Cette première exploration des questions de finance d’entreprise, portant sur la structure de financement ou celle des fonds propres (actionnaires internes/externes), allait conduire à faire émerger des liens avec des domaines ne relevant pas traditionnellement de la finance. La performance résultant de la réduction des pertes de valeur liées aux conflits d’intérêts entre le dirigeant et les apporteurs de capitaux externes (actionnaires ou créanciers, ces dernières catégories pouvant également entrer en conflit), les chercheurs en finance ont porté leur attention sur les mécanismes, marchands ou organisationnels, susceptibles de s’expliquer par ce motif.

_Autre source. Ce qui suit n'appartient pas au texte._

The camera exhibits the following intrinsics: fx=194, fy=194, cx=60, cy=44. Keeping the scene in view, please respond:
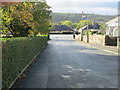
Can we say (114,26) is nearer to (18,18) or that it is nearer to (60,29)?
(18,18)

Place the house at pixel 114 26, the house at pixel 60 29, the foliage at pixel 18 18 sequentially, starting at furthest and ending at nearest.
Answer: the house at pixel 60 29, the house at pixel 114 26, the foliage at pixel 18 18

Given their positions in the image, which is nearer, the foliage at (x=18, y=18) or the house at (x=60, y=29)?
the foliage at (x=18, y=18)

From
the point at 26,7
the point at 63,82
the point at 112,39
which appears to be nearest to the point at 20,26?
the point at 26,7

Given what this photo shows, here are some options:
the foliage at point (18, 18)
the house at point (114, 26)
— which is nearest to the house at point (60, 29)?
the house at point (114, 26)

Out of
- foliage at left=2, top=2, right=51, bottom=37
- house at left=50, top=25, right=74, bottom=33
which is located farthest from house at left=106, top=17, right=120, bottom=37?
house at left=50, top=25, right=74, bottom=33

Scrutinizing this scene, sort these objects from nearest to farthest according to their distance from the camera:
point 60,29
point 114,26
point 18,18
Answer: point 18,18
point 114,26
point 60,29

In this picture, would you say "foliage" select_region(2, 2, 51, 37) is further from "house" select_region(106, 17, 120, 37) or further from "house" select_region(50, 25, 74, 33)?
"house" select_region(50, 25, 74, 33)

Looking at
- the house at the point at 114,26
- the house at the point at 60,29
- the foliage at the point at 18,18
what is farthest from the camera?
the house at the point at 60,29

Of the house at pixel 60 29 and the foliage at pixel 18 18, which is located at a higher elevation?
the house at pixel 60 29

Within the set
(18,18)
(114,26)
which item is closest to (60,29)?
(114,26)

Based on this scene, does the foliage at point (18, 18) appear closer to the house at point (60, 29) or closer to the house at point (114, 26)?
the house at point (114, 26)

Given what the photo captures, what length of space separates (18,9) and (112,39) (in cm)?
1938

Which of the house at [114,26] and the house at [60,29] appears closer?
the house at [114,26]

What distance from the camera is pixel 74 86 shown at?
24.3 feet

De nombreuses pistes étaient déjà suggérées dans l’article pionnier de Jensen et Meckling, notamment, les audits des comptes, les systèmes de contrôle de gestion et les systèmes de rémunération visant à aligner les intérêts des actionnaires et des dirigeants17, le caractère concurrentiel des marchés des dirigeants et des marchés financiers, les clauses des contrats obligataires, la production des états financiers, les procédures de règlement judiaire, le rôle des analystes financiers. La plupart de ces pistes ont été explorées depuis lors, tant dans le contexte américain que dans les autres contextes nationaux, donnant naissance à une théorie de la gouvernance très féconde (Charreaux, 1997).